Abstract

FE models to simulate aeroengines rotordynamics become more and more complex thanks to the improvement of computational resources. Numerical simulations for industrial scale applications are nevertheless expensive in terms of computational effort because of their size and the presence of nonlinearities. In many-query frameworks (sensitivity or reliability analysis, model calibration, etc.), parametric studies have to be performed and the FE models are generally simplified or strongly reduced with a consequent loss of accuracy.

Recent machine learning methods can be employed to build faster-to-evaluate surrogates of the original model. Nevertheless, this type of offline approach can be very demanding in terms of number of full order evaluations to reach a sufficient accuracy. The challenge is therefore to control the burden associated to the evaluation of the DoE and the surrogate model training phase.

This work presents a surrogate modeling technique to quickly and accurately reproduce the nonlinear unbalance responses of industrial scale rotor-dynamical models submitted to rotor-stator contact.
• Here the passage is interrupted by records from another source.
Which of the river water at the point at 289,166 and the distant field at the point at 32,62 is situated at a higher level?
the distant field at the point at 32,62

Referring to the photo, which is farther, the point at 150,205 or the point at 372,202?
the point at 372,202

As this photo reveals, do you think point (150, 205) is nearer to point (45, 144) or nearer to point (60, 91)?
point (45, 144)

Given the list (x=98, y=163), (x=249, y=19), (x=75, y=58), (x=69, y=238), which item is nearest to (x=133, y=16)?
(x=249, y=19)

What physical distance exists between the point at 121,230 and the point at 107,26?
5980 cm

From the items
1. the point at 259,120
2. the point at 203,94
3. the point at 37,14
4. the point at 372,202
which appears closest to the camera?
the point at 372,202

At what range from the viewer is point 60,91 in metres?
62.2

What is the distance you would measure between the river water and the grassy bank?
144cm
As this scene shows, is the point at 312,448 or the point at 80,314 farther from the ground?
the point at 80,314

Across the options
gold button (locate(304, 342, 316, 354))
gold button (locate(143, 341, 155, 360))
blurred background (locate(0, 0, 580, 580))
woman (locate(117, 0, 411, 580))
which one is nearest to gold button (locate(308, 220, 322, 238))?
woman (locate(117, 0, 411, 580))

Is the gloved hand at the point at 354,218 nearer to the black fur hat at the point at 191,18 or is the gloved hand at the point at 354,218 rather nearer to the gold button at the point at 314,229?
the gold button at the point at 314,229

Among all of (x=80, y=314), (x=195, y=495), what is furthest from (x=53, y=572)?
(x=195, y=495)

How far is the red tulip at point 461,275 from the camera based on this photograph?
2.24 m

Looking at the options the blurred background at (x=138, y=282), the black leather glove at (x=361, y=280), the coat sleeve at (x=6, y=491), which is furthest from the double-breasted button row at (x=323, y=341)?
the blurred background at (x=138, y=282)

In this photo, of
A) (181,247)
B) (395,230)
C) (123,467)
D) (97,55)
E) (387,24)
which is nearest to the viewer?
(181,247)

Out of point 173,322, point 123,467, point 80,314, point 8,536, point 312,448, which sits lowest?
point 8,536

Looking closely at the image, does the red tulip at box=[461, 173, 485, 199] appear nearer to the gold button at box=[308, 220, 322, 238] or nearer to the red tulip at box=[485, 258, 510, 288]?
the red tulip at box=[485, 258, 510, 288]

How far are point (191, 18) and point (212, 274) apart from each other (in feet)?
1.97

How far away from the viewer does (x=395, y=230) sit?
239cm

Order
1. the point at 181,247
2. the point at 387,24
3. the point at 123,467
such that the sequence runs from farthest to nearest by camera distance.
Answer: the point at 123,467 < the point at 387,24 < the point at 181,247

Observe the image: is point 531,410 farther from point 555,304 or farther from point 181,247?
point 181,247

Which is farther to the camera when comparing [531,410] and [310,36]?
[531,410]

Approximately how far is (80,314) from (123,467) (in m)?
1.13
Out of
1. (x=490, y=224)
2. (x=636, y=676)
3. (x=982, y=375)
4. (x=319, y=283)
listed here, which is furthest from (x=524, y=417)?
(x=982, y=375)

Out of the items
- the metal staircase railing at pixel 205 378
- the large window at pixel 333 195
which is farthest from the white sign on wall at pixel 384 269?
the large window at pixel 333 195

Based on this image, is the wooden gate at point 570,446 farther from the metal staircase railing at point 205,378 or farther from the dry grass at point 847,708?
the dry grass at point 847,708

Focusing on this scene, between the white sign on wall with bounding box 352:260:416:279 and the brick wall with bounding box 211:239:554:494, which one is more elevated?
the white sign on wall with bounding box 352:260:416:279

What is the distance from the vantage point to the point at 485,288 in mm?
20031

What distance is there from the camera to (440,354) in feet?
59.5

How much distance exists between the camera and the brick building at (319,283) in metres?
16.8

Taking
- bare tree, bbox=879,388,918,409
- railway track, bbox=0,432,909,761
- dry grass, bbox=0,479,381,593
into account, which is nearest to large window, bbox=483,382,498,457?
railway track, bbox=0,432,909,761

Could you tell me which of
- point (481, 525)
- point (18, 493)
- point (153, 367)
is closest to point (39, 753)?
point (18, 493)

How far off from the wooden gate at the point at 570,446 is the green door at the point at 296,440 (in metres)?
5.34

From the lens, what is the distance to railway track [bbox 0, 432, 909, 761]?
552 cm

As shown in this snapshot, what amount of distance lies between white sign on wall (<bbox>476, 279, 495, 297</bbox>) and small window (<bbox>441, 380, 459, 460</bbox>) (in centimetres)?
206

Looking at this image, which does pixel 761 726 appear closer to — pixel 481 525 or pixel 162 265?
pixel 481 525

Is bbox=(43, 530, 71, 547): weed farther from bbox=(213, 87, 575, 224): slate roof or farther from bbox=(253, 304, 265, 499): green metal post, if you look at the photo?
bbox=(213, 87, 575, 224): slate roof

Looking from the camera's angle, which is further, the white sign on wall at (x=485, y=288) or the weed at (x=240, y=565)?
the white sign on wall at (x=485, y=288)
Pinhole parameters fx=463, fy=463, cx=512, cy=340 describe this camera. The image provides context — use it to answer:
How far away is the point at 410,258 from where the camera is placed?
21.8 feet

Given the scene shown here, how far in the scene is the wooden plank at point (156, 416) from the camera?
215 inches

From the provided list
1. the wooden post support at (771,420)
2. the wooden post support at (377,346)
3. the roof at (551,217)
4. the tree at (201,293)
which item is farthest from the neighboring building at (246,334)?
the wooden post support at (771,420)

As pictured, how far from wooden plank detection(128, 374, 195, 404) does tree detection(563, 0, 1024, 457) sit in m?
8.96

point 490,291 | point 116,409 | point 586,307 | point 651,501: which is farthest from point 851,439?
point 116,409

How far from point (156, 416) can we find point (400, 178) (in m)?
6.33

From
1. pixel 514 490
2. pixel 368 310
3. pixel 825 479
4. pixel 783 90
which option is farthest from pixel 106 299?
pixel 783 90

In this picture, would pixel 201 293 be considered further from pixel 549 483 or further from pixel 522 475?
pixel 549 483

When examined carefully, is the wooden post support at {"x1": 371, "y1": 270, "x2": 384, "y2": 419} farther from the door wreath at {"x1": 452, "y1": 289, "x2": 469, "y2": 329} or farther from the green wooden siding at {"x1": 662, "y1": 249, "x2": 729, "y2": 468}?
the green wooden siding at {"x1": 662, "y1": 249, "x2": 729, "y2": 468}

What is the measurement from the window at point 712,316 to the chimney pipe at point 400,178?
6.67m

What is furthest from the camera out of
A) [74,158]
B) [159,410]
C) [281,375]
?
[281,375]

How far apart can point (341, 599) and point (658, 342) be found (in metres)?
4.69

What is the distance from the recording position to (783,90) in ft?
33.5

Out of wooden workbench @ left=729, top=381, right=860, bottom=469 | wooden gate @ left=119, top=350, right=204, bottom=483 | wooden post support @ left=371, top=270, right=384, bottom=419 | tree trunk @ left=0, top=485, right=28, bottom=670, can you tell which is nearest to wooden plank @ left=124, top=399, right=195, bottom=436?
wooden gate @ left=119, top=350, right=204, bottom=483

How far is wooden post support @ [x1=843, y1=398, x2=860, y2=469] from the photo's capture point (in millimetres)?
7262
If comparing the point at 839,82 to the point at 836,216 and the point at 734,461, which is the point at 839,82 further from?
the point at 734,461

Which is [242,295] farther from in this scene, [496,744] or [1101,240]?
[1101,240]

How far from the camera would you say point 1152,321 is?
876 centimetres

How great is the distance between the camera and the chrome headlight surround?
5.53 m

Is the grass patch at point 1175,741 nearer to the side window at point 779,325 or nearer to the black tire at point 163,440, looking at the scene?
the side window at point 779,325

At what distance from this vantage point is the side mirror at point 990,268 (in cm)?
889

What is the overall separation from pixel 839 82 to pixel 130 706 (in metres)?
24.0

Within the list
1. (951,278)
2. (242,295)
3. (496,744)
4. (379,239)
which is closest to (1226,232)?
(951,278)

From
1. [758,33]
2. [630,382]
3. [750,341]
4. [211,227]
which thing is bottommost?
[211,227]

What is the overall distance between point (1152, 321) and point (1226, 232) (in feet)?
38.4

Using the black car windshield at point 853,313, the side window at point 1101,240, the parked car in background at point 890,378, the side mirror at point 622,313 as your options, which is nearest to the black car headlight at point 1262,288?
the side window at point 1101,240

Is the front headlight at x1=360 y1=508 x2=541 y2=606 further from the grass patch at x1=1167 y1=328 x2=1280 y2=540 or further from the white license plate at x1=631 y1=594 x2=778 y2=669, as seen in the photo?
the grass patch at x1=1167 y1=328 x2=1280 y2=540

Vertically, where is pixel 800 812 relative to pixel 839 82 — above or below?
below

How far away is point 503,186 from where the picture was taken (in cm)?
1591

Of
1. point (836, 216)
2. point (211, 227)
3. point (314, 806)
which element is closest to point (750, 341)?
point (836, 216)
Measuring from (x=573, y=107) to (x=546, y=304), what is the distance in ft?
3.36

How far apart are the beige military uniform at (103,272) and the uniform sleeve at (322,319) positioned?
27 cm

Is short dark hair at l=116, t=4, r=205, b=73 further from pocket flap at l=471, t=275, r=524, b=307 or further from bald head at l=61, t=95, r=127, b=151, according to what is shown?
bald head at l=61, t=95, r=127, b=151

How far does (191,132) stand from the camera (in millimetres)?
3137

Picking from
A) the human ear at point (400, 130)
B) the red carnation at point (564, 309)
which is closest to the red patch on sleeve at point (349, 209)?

About 20 DOFs of the industrial FEM are considered in this work and a POD-based approximation (surrogate modeling technique known as POD-SM or non-intrusive POD in the literature) of their frequency dependent unbalance response are presented. In order to analyse the modeling uncertainties of a specific shaft’s support of a modern aeroengine, its dynamical parameters (stiffness, damping, nonlinear contact parameters) are studied within a specific variation range, defining the design space covered by the present study.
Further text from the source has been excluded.